§ What you need to do:
(1) In the notes on naming coordination compounds, list every term that appears inside quotation marks.
(2) Please duplicate the notes on naming coordination compounds word for word, from "Flashcards suggested for" to "the metal center.".

§ Document text:
Untitled Notes

Coordination Compounds and Naming

Introduction to Naming Coordination Compounds

Importance of practice in naming compounds and ligands.
Flashcards suggested for remembering terminology associated with ligands.

Identifying Complexes and Counterions

Complexes are indicated by brackets in a formula (e.g., $[Cr(H_2O)_4Br_2]^+$), with counterions occurring outside of the brackets.
Cation in the complex: $[Cr(H_2O)_4Br_2]^+$
Anion present: $Cl^–$, thus the overall compound is ionic.

Naming the Complex

Strict order to name ligands followed by the metal center.
For instance, in $[Cr(H_2O)_4Br_2]Cl$:
  - Ligands:
    - 4 waters: "aqua" becomes "tetraaqua".
    - 2 bromines: "bromo" becomes "dibromo".
  - The order of prefixes is alphabetical, leading to, "tetraaquodibromochromium" based on positional notation.
The name indicating charge of the metal: Chromium assumes a +3 oxidation state due to balancing with ligands.

Determining the Charge of the Metal Center

In $[Cr(H_2O)_4Br_2]$:
- Total oxidation from ligands: 4 waters ($0$) + 2 bromides ($-1$ each, total of $-2$).

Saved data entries
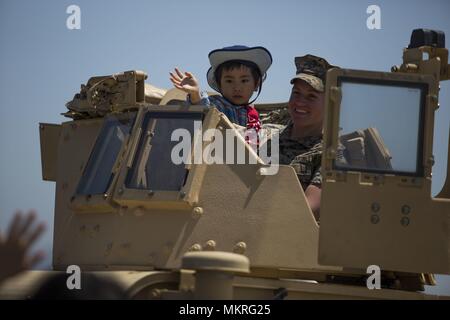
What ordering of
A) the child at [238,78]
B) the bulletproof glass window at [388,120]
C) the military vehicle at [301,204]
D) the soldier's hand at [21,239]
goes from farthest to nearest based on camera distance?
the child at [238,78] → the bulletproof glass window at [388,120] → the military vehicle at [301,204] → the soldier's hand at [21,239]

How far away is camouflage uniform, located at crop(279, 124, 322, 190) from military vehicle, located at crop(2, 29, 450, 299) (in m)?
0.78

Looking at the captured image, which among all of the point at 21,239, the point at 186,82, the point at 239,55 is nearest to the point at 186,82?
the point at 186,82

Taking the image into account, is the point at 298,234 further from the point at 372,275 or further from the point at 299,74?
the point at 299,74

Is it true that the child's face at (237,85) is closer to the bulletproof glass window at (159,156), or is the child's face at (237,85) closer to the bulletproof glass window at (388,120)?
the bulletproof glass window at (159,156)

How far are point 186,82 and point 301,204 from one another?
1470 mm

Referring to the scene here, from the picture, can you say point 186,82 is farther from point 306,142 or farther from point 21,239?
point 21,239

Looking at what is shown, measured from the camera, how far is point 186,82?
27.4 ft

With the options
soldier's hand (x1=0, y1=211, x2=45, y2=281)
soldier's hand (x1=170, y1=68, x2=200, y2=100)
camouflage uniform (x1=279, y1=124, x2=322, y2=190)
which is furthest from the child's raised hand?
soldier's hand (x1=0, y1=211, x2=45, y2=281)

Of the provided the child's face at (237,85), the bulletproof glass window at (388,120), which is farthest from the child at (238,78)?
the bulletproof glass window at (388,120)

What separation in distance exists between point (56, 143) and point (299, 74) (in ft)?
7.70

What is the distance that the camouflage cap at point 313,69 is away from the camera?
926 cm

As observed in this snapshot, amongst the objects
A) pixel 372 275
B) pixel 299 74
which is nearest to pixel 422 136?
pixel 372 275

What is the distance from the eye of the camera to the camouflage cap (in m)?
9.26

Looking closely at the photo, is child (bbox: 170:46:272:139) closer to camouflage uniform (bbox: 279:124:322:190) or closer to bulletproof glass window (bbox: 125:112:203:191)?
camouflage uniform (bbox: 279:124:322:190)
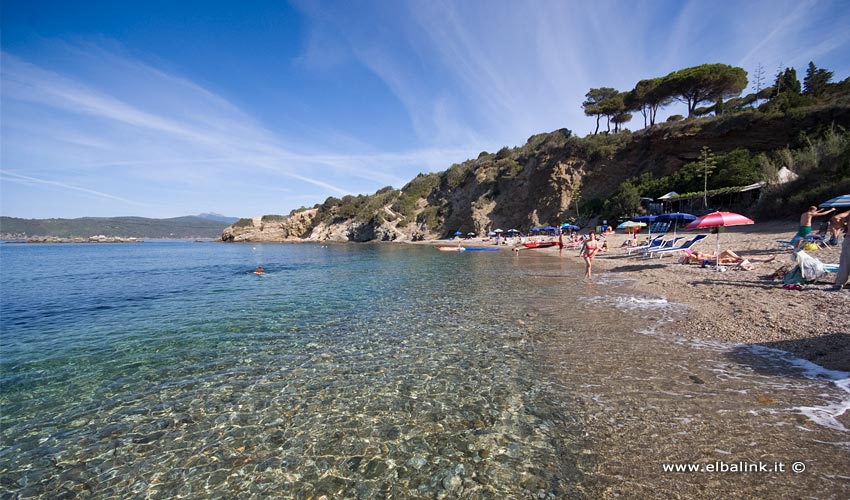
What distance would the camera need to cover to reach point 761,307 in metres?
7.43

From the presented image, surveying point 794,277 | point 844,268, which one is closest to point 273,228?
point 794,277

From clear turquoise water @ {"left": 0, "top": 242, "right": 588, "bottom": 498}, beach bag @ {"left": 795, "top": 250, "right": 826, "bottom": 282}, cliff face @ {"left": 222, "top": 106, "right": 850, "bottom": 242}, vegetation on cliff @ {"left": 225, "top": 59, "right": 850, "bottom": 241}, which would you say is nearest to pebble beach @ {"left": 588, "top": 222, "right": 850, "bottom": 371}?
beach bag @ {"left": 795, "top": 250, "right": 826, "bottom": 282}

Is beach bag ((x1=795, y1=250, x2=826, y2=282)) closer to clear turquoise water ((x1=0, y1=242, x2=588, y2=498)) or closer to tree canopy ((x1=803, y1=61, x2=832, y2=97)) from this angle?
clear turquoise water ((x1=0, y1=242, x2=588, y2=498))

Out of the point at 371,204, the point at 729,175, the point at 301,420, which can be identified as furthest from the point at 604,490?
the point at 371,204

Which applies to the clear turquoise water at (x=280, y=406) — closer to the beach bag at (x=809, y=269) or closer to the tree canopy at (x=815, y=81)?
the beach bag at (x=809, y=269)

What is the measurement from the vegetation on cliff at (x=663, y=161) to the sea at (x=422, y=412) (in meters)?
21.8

§ Set of answers:
(1)
aqua
tetraaqua
bromo
dibromo
tetraaquodibromochromium

(2)
Flashcards suggested for remembering terminology associated with ligands.

Identifying Complexes and Counterions

Complexes are indicated by brackets in a formula (e.g., $[Cr(H_2O)_4Br_2]^+$), with counterions occurring outside of the brackets.
Cation in the complex: $[Cr(H_2O)_4Br_2]^+$
Anion present: $Cl^–$, thus the overall compound is ionic.

Naming the Complex

Strict order to name ligands followed by the metal center.